Guillaume Cairou, l'un des quatre candidats à la présidence du Medef, regrette que le mouvement patronal n'ait pas été "à la manœuvre sur la réforme des retraites."
Article rédigé par France Info, Emmanuel Cugny
Radio France
Publié
Temps de lecture : 7 min
Guillaume Cairou, candidat à la présidence du Medef, le 24 avril 2023. (FRANCEINFO / RADIO FRANCE)

L’élection du successeur de Geoffroy Roux de Bézieux à la tête du Medef aura lieu le 6 juillet 2023. La campagne a démarré et quatre candidats sont en lice. Patrick Martin, l'actuel numéro deux, considéré comme le favori, Dominique Carlac'h, actuelle vice-présidente et porte-parole du Medef, Pierre Brajeux, président de la fédération française de la sécurité et Guillaume Cairou, le benjamin, âgé de 50 ans. Également président de la CCI des Yvelines, il entend, lundi 24 avril,  secouer le Medef pour en faire un parti de combat. 

franceinfo : Pourquoi vous présentez-vous à la présidence du Medef ?

Nous sommes à un tournant de notre histoire où les entrepreneurs, les invisibles alors que nous sommes près de quatre millions en France, ne sont pas de mon point de vue pas suffisamment représentés au Medef. L’idée c’est : comment les représenter au mieux, sachant qu’aujourd’hui le Medef a une image très élitiste, une image très CAC 40. J’ai envoie de casser cela, de rentrer le Medef dans une modernité.

Vous vous dites révolté par un Medef "verrouillé de l’intérieur",  C’est à dire ?

Le monde a bougé, la France a bougé mais le Medef n’a pas bougé, n’a pas été à la manœuvre sur la réforme des retraites. Ce qui est intéressant de savoir, c’est que la moyenne d’âge des entrepreneurs est de 35 ans. Aujourd’hui, un entrepreneur sur deux a moins de 30 ans, la moitié sont des femmes, la moitié des entrepreneurs sont issus des territoires ruraux et des quartiers populaires .  

Comment se résume votre programme ?

Trois grandes lignes : oser, rassembler et protéger davantage. Je n’ai pas le patronat honteux. Il faut pouvoir aussi défendre les très grandes entreprises lorsqu’elles sont attaquées. Je pense notamment à LVMH la semaine dernière. 

"Je veux aussi représenter la grande diversité des quelque quatre millions de chefs d’entreprise qui aujourd’hui ont du mal à s’identifier du Medef.

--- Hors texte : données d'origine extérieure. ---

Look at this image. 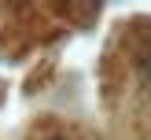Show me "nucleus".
Masks as SVG:
<instances>
[{
    "mask_svg": "<svg viewBox=\"0 0 151 140\" xmlns=\"http://www.w3.org/2000/svg\"><path fill=\"white\" fill-rule=\"evenodd\" d=\"M48 140H70V136H48Z\"/></svg>",
    "mask_w": 151,
    "mask_h": 140,
    "instance_id": "nucleus-1",
    "label": "nucleus"
}]
</instances>
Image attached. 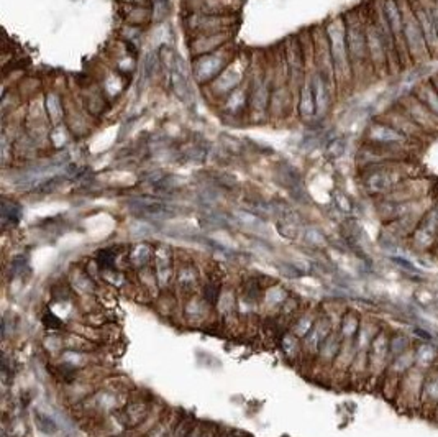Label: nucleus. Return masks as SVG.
Returning a JSON list of instances; mask_svg holds the SVG:
<instances>
[{
	"label": "nucleus",
	"instance_id": "a211bd4d",
	"mask_svg": "<svg viewBox=\"0 0 438 437\" xmlns=\"http://www.w3.org/2000/svg\"><path fill=\"white\" fill-rule=\"evenodd\" d=\"M438 408V365L424 376L420 393V413L427 418H434Z\"/></svg>",
	"mask_w": 438,
	"mask_h": 437
},
{
	"label": "nucleus",
	"instance_id": "393cba45",
	"mask_svg": "<svg viewBox=\"0 0 438 437\" xmlns=\"http://www.w3.org/2000/svg\"><path fill=\"white\" fill-rule=\"evenodd\" d=\"M412 93L417 96L419 99L429 107L432 114L438 118V91L434 88L430 78L420 81V83L414 88Z\"/></svg>",
	"mask_w": 438,
	"mask_h": 437
},
{
	"label": "nucleus",
	"instance_id": "4be33fe9",
	"mask_svg": "<svg viewBox=\"0 0 438 437\" xmlns=\"http://www.w3.org/2000/svg\"><path fill=\"white\" fill-rule=\"evenodd\" d=\"M156 267H155V277L158 286L161 288H167L172 282V258L171 252L167 247H160L155 253Z\"/></svg>",
	"mask_w": 438,
	"mask_h": 437
},
{
	"label": "nucleus",
	"instance_id": "473e14b6",
	"mask_svg": "<svg viewBox=\"0 0 438 437\" xmlns=\"http://www.w3.org/2000/svg\"><path fill=\"white\" fill-rule=\"evenodd\" d=\"M306 240L311 242L312 245H323L325 244V237H323L317 229H309L306 234Z\"/></svg>",
	"mask_w": 438,
	"mask_h": 437
},
{
	"label": "nucleus",
	"instance_id": "c756f323",
	"mask_svg": "<svg viewBox=\"0 0 438 437\" xmlns=\"http://www.w3.org/2000/svg\"><path fill=\"white\" fill-rule=\"evenodd\" d=\"M171 88L174 91V94L179 97V99H186L189 96V86L186 78L182 76L181 73H177V69L174 71H171Z\"/></svg>",
	"mask_w": 438,
	"mask_h": 437
},
{
	"label": "nucleus",
	"instance_id": "7c9ffc66",
	"mask_svg": "<svg viewBox=\"0 0 438 437\" xmlns=\"http://www.w3.org/2000/svg\"><path fill=\"white\" fill-rule=\"evenodd\" d=\"M345 148H347V143H345V140L337 138L328 145L327 155L330 156V158H340V156L345 153Z\"/></svg>",
	"mask_w": 438,
	"mask_h": 437
},
{
	"label": "nucleus",
	"instance_id": "9b49d317",
	"mask_svg": "<svg viewBox=\"0 0 438 437\" xmlns=\"http://www.w3.org/2000/svg\"><path fill=\"white\" fill-rule=\"evenodd\" d=\"M397 104L402 107V110L422 128V132L434 138L438 135V118L432 114L429 107L422 102L412 91L405 93L397 99Z\"/></svg>",
	"mask_w": 438,
	"mask_h": 437
},
{
	"label": "nucleus",
	"instance_id": "423d86ee",
	"mask_svg": "<svg viewBox=\"0 0 438 437\" xmlns=\"http://www.w3.org/2000/svg\"><path fill=\"white\" fill-rule=\"evenodd\" d=\"M250 68H251V55L238 53L234 61L225 68V71L221 73L217 79L212 81L209 86H205V88L210 91L214 99L224 101L226 96H230L235 89H238L241 84L246 83Z\"/></svg>",
	"mask_w": 438,
	"mask_h": 437
},
{
	"label": "nucleus",
	"instance_id": "6e6552de",
	"mask_svg": "<svg viewBox=\"0 0 438 437\" xmlns=\"http://www.w3.org/2000/svg\"><path fill=\"white\" fill-rule=\"evenodd\" d=\"M363 142L377 145V147L402 150V152L412 155L415 152H419V148L422 147V145L414 143L412 140L405 137V135L399 130H396V128L389 125V123L381 120V118H375V120L366 127Z\"/></svg>",
	"mask_w": 438,
	"mask_h": 437
},
{
	"label": "nucleus",
	"instance_id": "c85d7f7f",
	"mask_svg": "<svg viewBox=\"0 0 438 437\" xmlns=\"http://www.w3.org/2000/svg\"><path fill=\"white\" fill-rule=\"evenodd\" d=\"M389 349H391V357L404 354L405 350L412 349V337L409 334L402 332H394L389 337Z\"/></svg>",
	"mask_w": 438,
	"mask_h": 437
},
{
	"label": "nucleus",
	"instance_id": "f704fd0d",
	"mask_svg": "<svg viewBox=\"0 0 438 437\" xmlns=\"http://www.w3.org/2000/svg\"><path fill=\"white\" fill-rule=\"evenodd\" d=\"M43 324H45L48 329H59L63 326L61 321H59L55 314H51V312H46V314L43 316Z\"/></svg>",
	"mask_w": 438,
	"mask_h": 437
},
{
	"label": "nucleus",
	"instance_id": "412c9836",
	"mask_svg": "<svg viewBox=\"0 0 438 437\" xmlns=\"http://www.w3.org/2000/svg\"><path fill=\"white\" fill-rule=\"evenodd\" d=\"M120 15L123 21H125V25L143 29L145 25H150L151 21H153V7H148V5L120 4Z\"/></svg>",
	"mask_w": 438,
	"mask_h": 437
},
{
	"label": "nucleus",
	"instance_id": "4c0bfd02",
	"mask_svg": "<svg viewBox=\"0 0 438 437\" xmlns=\"http://www.w3.org/2000/svg\"><path fill=\"white\" fill-rule=\"evenodd\" d=\"M432 253H434V255L438 258V237H437V242H435V245H434V250H432Z\"/></svg>",
	"mask_w": 438,
	"mask_h": 437
},
{
	"label": "nucleus",
	"instance_id": "58836bf2",
	"mask_svg": "<svg viewBox=\"0 0 438 437\" xmlns=\"http://www.w3.org/2000/svg\"><path fill=\"white\" fill-rule=\"evenodd\" d=\"M437 2H438V0H437Z\"/></svg>",
	"mask_w": 438,
	"mask_h": 437
},
{
	"label": "nucleus",
	"instance_id": "7ed1b4c3",
	"mask_svg": "<svg viewBox=\"0 0 438 437\" xmlns=\"http://www.w3.org/2000/svg\"><path fill=\"white\" fill-rule=\"evenodd\" d=\"M325 31L330 43V53H332L338 93H342V91H350L351 86L355 84V76L350 61V53L347 45V26H345L343 14L330 19L325 24Z\"/></svg>",
	"mask_w": 438,
	"mask_h": 437
},
{
	"label": "nucleus",
	"instance_id": "a878e982",
	"mask_svg": "<svg viewBox=\"0 0 438 437\" xmlns=\"http://www.w3.org/2000/svg\"><path fill=\"white\" fill-rule=\"evenodd\" d=\"M361 327V319L360 314H356L355 311H348L342 316V321H340V329L338 334L342 337V341L345 342H355L356 336H358Z\"/></svg>",
	"mask_w": 438,
	"mask_h": 437
},
{
	"label": "nucleus",
	"instance_id": "dca6fc26",
	"mask_svg": "<svg viewBox=\"0 0 438 437\" xmlns=\"http://www.w3.org/2000/svg\"><path fill=\"white\" fill-rule=\"evenodd\" d=\"M241 5V0H182L184 12L202 15H236Z\"/></svg>",
	"mask_w": 438,
	"mask_h": 437
},
{
	"label": "nucleus",
	"instance_id": "72a5a7b5",
	"mask_svg": "<svg viewBox=\"0 0 438 437\" xmlns=\"http://www.w3.org/2000/svg\"><path fill=\"white\" fill-rule=\"evenodd\" d=\"M422 2L425 4V7H427V10H429L430 17H432V20H434L435 29L438 31V2H437V0H422Z\"/></svg>",
	"mask_w": 438,
	"mask_h": 437
},
{
	"label": "nucleus",
	"instance_id": "0eeeda50",
	"mask_svg": "<svg viewBox=\"0 0 438 437\" xmlns=\"http://www.w3.org/2000/svg\"><path fill=\"white\" fill-rule=\"evenodd\" d=\"M361 10H363V20H365V31H366V43H367V53H370V61L375 76L381 78L386 74H391L389 71V56L384 40L377 30L376 21L372 19L370 0L361 4Z\"/></svg>",
	"mask_w": 438,
	"mask_h": 437
},
{
	"label": "nucleus",
	"instance_id": "cd10ccee",
	"mask_svg": "<svg viewBox=\"0 0 438 437\" xmlns=\"http://www.w3.org/2000/svg\"><path fill=\"white\" fill-rule=\"evenodd\" d=\"M151 255H153V252H151V247L148 244H138L130 252V263H132L133 268L143 269L150 263Z\"/></svg>",
	"mask_w": 438,
	"mask_h": 437
},
{
	"label": "nucleus",
	"instance_id": "ddd939ff",
	"mask_svg": "<svg viewBox=\"0 0 438 437\" xmlns=\"http://www.w3.org/2000/svg\"><path fill=\"white\" fill-rule=\"evenodd\" d=\"M389 337L391 336L381 329L367 350V371H370V380L372 381H381V379H384L389 361L392 359L391 349H389Z\"/></svg>",
	"mask_w": 438,
	"mask_h": 437
},
{
	"label": "nucleus",
	"instance_id": "f8f14e48",
	"mask_svg": "<svg viewBox=\"0 0 438 437\" xmlns=\"http://www.w3.org/2000/svg\"><path fill=\"white\" fill-rule=\"evenodd\" d=\"M424 376H425L424 371L415 369V366L402 376L396 393L397 406L401 408L402 411L407 413L420 411V393H422V385H424Z\"/></svg>",
	"mask_w": 438,
	"mask_h": 437
},
{
	"label": "nucleus",
	"instance_id": "5701e85b",
	"mask_svg": "<svg viewBox=\"0 0 438 437\" xmlns=\"http://www.w3.org/2000/svg\"><path fill=\"white\" fill-rule=\"evenodd\" d=\"M176 286L181 294L194 296V293H196L199 286V272L192 263H186V265L177 267Z\"/></svg>",
	"mask_w": 438,
	"mask_h": 437
},
{
	"label": "nucleus",
	"instance_id": "2f4dec72",
	"mask_svg": "<svg viewBox=\"0 0 438 437\" xmlns=\"http://www.w3.org/2000/svg\"><path fill=\"white\" fill-rule=\"evenodd\" d=\"M36 419H38V428H40L43 433L51 434L56 431L55 423H53V421L48 416H45V414H36Z\"/></svg>",
	"mask_w": 438,
	"mask_h": 437
},
{
	"label": "nucleus",
	"instance_id": "b1692460",
	"mask_svg": "<svg viewBox=\"0 0 438 437\" xmlns=\"http://www.w3.org/2000/svg\"><path fill=\"white\" fill-rule=\"evenodd\" d=\"M415 350V369H419L427 374L438 365V349L430 341L420 342Z\"/></svg>",
	"mask_w": 438,
	"mask_h": 437
},
{
	"label": "nucleus",
	"instance_id": "f03ea898",
	"mask_svg": "<svg viewBox=\"0 0 438 437\" xmlns=\"http://www.w3.org/2000/svg\"><path fill=\"white\" fill-rule=\"evenodd\" d=\"M345 26H347V45L350 53L351 68H353L355 83H365L367 78L375 76L367 53L365 20L361 5L343 14Z\"/></svg>",
	"mask_w": 438,
	"mask_h": 437
},
{
	"label": "nucleus",
	"instance_id": "aec40b11",
	"mask_svg": "<svg viewBox=\"0 0 438 437\" xmlns=\"http://www.w3.org/2000/svg\"><path fill=\"white\" fill-rule=\"evenodd\" d=\"M297 110H299L301 118H304L306 122H311L317 117V104L316 94H313L311 71H307V76L301 86L299 94H297Z\"/></svg>",
	"mask_w": 438,
	"mask_h": 437
},
{
	"label": "nucleus",
	"instance_id": "f3484780",
	"mask_svg": "<svg viewBox=\"0 0 438 437\" xmlns=\"http://www.w3.org/2000/svg\"><path fill=\"white\" fill-rule=\"evenodd\" d=\"M235 31H224V34H210V35H197L191 36L187 41V50L191 53L192 59L210 55L221 50V48L234 41Z\"/></svg>",
	"mask_w": 438,
	"mask_h": 437
},
{
	"label": "nucleus",
	"instance_id": "2eb2a0df",
	"mask_svg": "<svg viewBox=\"0 0 438 437\" xmlns=\"http://www.w3.org/2000/svg\"><path fill=\"white\" fill-rule=\"evenodd\" d=\"M384 14H386V19L391 25V30L394 34V40H396V48H397V55L401 59V64L405 66H412V61H410L407 46H405L404 41V24H402V10L399 0H381Z\"/></svg>",
	"mask_w": 438,
	"mask_h": 437
},
{
	"label": "nucleus",
	"instance_id": "e433bc0d",
	"mask_svg": "<svg viewBox=\"0 0 438 437\" xmlns=\"http://www.w3.org/2000/svg\"><path fill=\"white\" fill-rule=\"evenodd\" d=\"M430 81H432V84H434V88L438 91V71L437 73H434L430 76Z\"/></svg>",
	"mask_w": 438,
	"mask_h": 437
},
{
	"label": "nucleus",
	"instance_id": "6ab92c4d",
	"mask_svg": "<svg viewBox=\"0 0 438 437\" xmlns=\"http://www.w3.org/2000/svg\"><path fill=\"white\" fill-rule=\"evenodd\" d=\"M410 4H412L414 14L415 17L419 20V25L422 31H424L427 46H429L430 55L432 58H438V31L435 29L434 20H432L429 10H427L425 4L422 2V0H410Z\"/></svg>",
	"mask_w": 438,
	"mask_h": 437
},
{
	"label": "nucleus",
	"instance_id": "f257e3e1",
	"mask_svg": "<svg viewBox=\"0 0 438 437\" xmlns=\"http://www.w3.org/2000/svg\"><path fill=\"white\" fill-rule=\"evenodd\" d=\"M412 160L372 165L360 170V182L367 196L381 199L396 191L405 181L420 176Z\"/></svg>",
	"mask_w": 438,
	"mask_h": 437
},
{
	"label": "nucleus",
	"instance_id": "4468645a",
	"mask_svg": "<svg viewBox=\"0 0 438 437\" xmlns=\"http://www.w3.org/2000/svg\"><path fill=\"white\" fill-rule=\"evenodd\" d=\"M377 118H381V120L389 123V125L396 128V130L404 133L405 137L412 140L414 143L424 145L427 140H430L429 135H425L424 132H422V128L412 120V118L405 114V112L402 110V107L399 106L397 102L396 104L389 106L387 109L382 112L381 117H377Z\"/></svg>",
	"mask_w": 438,
	"mask_h": 437
},
{
	"label": "nucleus",
	"instance_id": "c9c22d12",
	"mask_svg": "<svg viewBox=\"0 0 438 437\" xmlns=\"http://www.w3.org/2000/svg\"><path fill=\"white\" fill-rule=\"evenodd\" d=\"M337 204L340 206V209L345 210V212H350L351 210V202L347 196H343V194H338L337 196Z\"/></svg>",
	"mask_w": 438,
	"mask_h": 437
},
{
	"label": "nucleus",
	"instance_id": "1a4fd4ad",
	"mask_svg": "<svg viewBox=\"0 0 438 437\" xmlns=\"http://www.w3.org/2000/svg\"><path fill=\"white\" fill-rule=\"evenodd\" d=\"M238 24L236 15H202V14H186L184 17V29L189 38L197 35L224 34V31H235Z\"/></svg>",
	"mask_w": 438,
	"mask_h": 437
},
{
	"label": "nucleus",
	"instance_id": "9d476101",
	"mask_svg": "<svg viewBox=\"0 0 438 437\" xmlns=\"http://www.w3.org/2000/svg\"><path fill=\"white\" fill-rule=\"evenodd\" d=\"M438 237V201L425 210L417 227L410 234L407 244L417 253H432Z\"/></svg>",
	"mask_w": 438,
	"mask_h": 437
},
{
	"label": "nucleus",
	"instance_id": "39448f33",
	"mask_svg": "<svg viewBox=\"0 0 438 437\" xmlns=\"http://www.w3.org/2000/svg\"><path fill=\"white\" fill-rule=\"evenodd\" d=\"M236 48L235 43L231 41L229 45L221 48V50L210 53V55H204L192 59V74L199 84L205 88L212 81L217 79L225 68L236 58Z\"/></svg>",
	"mask_w": 438,
	"mask_h": 437
},
{
	"label": "nucleus",
	"instance_id": "bb28decb",
	"mask_svg": "<svg viewBox=\"0 0 438 437\" xmlns=\"http://www.w3.org/2000/svg\"><path fill=\"white\" fill-rule=\"evenodd\" d=\"M45 109H46V115L50 117L53 125H59V123L63 122L64 115H66V107H64L61 97H59L56 93L46 94Z\"/></svg>",
	"mask_w": 438,
	"mask_h": 437
},
{
	"label": "nucleus",
	"instance_id": "20e7f679",
	"mask_svg": "<svg viewBox=\"0 0 438 437\" xmlns=\"http://www.w3.org/2000/svg\"><path fill=\"white\" fill-rule=\"evenodd\" d=\"M402 10V26H404V41L407 46V53L412 64H427L432 61L429 46H427L424 31H422L419 20L415 17L410 0H399Z\"/></svg>",
	"mask_w": 438,
	"mask_h": 437
}]
</instances>
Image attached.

Guillaume Cairou, président de la CCI des Yvelines et candidat à la présidence du Médef.

à franceinfo

Je veux surtout un droit protecteur universel pour l’ensemble des chefs d’entreprise, pour lutter contre la bureaucratie .

Comment défendre la valeur travail ?

Les entreprises créent de la richesse et la richesse est partagée avec l’ensemble des salariés. Les deux sont finalement très complémentaires et ne s’opposent pas du tout. Aujourd’hui, un des sujets c’est notamment celui de la valeur travail. Comment crée-t-on des passerelles entre le monde du travail et le monde de l’entrepreneuriat car nous allons revenir à une activité avec le plein emploi mais grâce à l’esprit d’entreprise.